Mientras trabajaba, de adolescente, en un supermercado, J.D. descubrió «cómo la gente hacía trampas al estado del bienestar». Mamaw le disparó a un tipo que intentó robarle una vaca: «No hay peor que un pobre robándole a otro pobre». Conclusión: «Empezamos a mirar con desconfianza a muchos de nuestros correligionarios de la clase trabajadora». Hay mucha miga política ahí. 

Vance afronta la situación con la clásica desconfianza conservadora (y, en el fondo, estadounidense en general) hacia el intervencionismo del Estado. Pero lo hace sin los aspavientos de un libertario radical. «Yo leía libros sobre las políticas sociales y los trabajadores pobres», dice, y los define como «reveladores», pero «ninguno de estos libros respondía a las preguntas que me acosaban». Porque «nuestra elegía es sociológica, sí, pero también tiene que ver con la psicología, la comunidad, la cultura y la fe». 

Lo ilustra planteándose qué hubiera pasado si en vez de caer en las redes de su mamaw se hubieran encargado de él los servicios sociales. «Parte del problema es la manera en que las leyes estatales definen la familia. En familias como la mía —así como en la de muchos negros e hispanos— los abuelos, los primos, las tías y los tíos juegan un papel desproporcionado. Los servicios infantiles, muchas veces, los eliminan del cuadro, como hicieron en mi caso». En ese sentido, no le sorprende, por ejemplo, que «la Utah mormona —con su fuerte iglesia, unas comunidades integradas y las familias intactas— superara por mucho al Ohio del Cinturón del Óxido».

El gobierno no es culpable

Vance endosa parte de la responsabilidad a esa élite que conoció en Yale y de la que, no nos engañemos, ahora forma parte como parte de una millonaria firma de inversión: «La clase alta puede promover el ascenso social no sólo apostando por las buenas políticas públicas, sino también abriendo sus corazones y sus mentes a los recién llegados que se sienten fuera de lugar».

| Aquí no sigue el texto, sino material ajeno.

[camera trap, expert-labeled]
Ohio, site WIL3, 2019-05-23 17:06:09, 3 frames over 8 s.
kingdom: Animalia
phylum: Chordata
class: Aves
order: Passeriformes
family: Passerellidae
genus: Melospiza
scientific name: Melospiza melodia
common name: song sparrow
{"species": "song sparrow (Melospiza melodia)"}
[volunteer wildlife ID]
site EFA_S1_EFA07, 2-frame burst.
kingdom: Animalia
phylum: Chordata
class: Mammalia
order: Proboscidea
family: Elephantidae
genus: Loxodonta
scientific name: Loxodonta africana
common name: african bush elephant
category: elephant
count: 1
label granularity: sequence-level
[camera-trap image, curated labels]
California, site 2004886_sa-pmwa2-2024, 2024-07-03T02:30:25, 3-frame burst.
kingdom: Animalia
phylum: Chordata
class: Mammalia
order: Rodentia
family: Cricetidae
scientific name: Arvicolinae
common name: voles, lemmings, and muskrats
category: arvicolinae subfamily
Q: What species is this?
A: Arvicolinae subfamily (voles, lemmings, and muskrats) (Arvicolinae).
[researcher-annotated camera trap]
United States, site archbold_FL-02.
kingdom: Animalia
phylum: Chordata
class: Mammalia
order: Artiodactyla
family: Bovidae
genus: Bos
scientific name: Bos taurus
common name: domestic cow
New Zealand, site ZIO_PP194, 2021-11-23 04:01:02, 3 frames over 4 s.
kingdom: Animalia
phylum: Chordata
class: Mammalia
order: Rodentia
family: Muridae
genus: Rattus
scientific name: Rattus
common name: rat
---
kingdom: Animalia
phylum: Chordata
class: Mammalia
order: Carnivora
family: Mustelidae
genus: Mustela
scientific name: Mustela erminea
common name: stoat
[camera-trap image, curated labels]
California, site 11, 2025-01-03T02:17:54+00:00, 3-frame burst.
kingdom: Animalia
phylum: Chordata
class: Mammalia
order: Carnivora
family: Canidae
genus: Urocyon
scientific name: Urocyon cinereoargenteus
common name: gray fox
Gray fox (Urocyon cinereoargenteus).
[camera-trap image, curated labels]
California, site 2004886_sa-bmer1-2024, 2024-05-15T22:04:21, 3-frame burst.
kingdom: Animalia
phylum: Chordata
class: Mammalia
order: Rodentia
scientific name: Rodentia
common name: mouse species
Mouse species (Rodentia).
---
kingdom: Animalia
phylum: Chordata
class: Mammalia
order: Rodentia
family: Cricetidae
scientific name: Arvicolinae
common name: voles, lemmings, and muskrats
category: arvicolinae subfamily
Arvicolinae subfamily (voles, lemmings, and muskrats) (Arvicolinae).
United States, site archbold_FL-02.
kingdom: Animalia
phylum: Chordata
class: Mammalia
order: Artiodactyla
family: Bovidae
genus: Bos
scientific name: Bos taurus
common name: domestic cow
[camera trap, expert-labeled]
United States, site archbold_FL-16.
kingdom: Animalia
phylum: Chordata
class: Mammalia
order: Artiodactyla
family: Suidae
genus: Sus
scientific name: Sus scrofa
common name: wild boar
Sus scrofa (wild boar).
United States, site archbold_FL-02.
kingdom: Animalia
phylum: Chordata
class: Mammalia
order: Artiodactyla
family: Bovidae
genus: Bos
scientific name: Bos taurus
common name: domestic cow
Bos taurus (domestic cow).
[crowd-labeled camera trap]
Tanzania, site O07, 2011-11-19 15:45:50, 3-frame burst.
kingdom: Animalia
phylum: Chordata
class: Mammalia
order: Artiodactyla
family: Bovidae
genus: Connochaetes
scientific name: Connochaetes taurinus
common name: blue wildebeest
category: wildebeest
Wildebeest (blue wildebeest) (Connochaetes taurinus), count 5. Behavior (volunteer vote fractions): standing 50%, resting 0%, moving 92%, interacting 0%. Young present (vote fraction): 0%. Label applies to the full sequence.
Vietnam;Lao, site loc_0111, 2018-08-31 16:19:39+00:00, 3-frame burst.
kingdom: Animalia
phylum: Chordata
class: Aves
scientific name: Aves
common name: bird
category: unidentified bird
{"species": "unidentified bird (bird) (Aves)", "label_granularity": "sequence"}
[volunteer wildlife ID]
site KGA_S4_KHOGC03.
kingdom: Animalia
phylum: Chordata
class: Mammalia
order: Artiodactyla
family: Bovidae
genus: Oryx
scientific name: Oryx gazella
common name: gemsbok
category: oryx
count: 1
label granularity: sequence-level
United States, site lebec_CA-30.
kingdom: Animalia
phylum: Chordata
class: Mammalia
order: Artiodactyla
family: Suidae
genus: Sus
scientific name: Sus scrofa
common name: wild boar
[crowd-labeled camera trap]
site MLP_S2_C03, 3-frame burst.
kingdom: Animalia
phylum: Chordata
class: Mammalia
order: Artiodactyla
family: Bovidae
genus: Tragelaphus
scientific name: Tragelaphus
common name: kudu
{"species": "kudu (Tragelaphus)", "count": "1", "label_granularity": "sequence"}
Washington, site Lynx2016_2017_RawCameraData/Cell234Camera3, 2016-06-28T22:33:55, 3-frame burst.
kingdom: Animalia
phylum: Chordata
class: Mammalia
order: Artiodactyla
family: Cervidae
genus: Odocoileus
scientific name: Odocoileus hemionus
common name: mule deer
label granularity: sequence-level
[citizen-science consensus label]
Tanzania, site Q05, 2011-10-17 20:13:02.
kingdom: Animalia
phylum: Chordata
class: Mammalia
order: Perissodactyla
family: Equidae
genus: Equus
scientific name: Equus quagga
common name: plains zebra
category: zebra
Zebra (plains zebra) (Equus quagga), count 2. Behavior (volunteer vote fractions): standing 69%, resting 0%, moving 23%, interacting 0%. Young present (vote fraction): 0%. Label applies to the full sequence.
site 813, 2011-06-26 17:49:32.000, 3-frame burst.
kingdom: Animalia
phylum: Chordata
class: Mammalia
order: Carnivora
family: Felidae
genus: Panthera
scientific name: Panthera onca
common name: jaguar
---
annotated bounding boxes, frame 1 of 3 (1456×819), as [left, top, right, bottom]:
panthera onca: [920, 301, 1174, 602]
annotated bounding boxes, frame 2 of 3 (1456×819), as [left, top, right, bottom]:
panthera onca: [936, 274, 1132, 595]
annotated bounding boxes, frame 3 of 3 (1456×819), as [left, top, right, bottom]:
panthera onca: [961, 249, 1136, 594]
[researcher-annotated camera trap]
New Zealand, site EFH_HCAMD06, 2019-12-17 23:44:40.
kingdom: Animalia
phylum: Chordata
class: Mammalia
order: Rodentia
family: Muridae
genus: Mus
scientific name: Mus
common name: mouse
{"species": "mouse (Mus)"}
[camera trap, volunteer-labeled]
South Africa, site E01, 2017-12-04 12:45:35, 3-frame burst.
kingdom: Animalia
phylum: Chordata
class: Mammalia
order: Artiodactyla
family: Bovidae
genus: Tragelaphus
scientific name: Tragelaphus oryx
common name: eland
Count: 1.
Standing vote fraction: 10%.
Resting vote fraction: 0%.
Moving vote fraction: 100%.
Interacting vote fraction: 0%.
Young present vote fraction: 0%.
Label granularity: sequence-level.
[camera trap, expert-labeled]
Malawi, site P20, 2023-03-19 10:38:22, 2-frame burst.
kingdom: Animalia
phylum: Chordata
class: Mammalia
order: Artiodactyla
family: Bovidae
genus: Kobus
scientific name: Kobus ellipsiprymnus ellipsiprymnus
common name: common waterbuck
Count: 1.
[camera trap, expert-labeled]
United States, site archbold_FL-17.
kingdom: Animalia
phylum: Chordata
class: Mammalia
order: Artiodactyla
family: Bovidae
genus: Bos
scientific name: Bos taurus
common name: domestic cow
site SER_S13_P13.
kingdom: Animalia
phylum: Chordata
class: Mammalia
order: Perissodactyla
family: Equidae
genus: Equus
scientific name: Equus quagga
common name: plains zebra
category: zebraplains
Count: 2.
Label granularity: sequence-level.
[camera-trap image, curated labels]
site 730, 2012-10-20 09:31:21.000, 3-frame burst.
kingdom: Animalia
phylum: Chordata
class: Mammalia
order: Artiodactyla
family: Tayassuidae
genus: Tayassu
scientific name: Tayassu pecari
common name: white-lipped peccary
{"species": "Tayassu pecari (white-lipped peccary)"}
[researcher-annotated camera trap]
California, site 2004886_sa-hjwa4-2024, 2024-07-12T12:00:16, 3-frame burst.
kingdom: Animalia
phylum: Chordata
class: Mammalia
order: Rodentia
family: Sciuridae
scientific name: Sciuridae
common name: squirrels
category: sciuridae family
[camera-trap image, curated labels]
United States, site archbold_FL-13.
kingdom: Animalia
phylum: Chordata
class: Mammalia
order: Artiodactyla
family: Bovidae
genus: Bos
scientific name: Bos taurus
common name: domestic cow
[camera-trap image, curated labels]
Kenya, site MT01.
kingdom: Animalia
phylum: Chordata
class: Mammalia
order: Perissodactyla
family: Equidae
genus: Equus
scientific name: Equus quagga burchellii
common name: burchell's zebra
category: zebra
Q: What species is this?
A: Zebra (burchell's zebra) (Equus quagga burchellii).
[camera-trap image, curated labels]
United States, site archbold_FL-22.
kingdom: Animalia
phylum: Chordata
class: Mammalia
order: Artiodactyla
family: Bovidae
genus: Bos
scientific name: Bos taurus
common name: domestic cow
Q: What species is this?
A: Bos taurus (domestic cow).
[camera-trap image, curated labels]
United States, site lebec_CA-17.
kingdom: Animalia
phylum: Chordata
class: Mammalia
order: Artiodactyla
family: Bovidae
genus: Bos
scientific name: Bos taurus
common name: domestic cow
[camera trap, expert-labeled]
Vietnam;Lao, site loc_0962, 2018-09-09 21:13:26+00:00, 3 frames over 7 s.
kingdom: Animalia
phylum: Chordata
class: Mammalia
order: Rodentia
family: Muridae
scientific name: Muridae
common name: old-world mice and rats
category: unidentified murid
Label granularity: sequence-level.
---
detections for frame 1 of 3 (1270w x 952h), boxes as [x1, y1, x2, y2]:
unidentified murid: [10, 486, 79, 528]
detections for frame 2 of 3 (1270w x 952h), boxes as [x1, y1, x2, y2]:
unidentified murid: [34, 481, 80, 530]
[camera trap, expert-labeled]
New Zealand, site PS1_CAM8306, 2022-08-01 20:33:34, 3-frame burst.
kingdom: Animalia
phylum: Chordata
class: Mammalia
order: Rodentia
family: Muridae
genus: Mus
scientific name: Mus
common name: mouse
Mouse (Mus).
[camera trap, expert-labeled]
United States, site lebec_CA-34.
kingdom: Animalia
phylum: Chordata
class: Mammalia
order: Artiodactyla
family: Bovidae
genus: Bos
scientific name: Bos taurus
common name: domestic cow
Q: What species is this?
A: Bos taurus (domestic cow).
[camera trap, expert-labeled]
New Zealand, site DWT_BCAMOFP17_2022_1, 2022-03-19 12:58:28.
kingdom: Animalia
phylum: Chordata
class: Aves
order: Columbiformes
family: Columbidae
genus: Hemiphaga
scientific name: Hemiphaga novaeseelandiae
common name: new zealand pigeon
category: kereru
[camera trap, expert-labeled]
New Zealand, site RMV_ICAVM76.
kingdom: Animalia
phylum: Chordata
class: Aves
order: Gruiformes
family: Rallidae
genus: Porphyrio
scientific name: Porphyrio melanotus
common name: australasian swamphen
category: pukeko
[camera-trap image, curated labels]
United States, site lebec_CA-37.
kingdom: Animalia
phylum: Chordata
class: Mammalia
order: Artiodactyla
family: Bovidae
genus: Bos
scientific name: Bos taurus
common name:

Pero sobre todo apunta a los suyos: «Los hillbillies somos la gente más jodidamente dura del mundo […] ¿Somos tan duros como para mirarnos a nosotros mismos en el espejo y reconocer que nuestra conducta daña a nuestros hijos? Las políticas públicas pueden ayudar, pero no hay ningún gobierno que pueda solventar esos problemas por nosotros». Porque esos problemas «no los creaban los gobiernos, las empresas ni cualquier otro. Los creábamos nosotros y sólo nosotros podemos arreglarlos […] No sé cuál es la respuesta exacta, pero sé que empieza cuando dejamos de culpar a Obama o a Bush o a empresas sin rostro y nos preguntamos qué podemos hacer nosotros para mejorar las cosas».

Y ese «nosotros» ahora incluye el partido que lo quiere de vicepresidente: «Lo que separa a los exitosos de los no exitosos son las expectativas que tenían sobre sus propias vidas. Pero el mensaje de la derecha es cada vez más: no es culpa tuya que seas un fracasado, es culpa del gobierno». Ojo.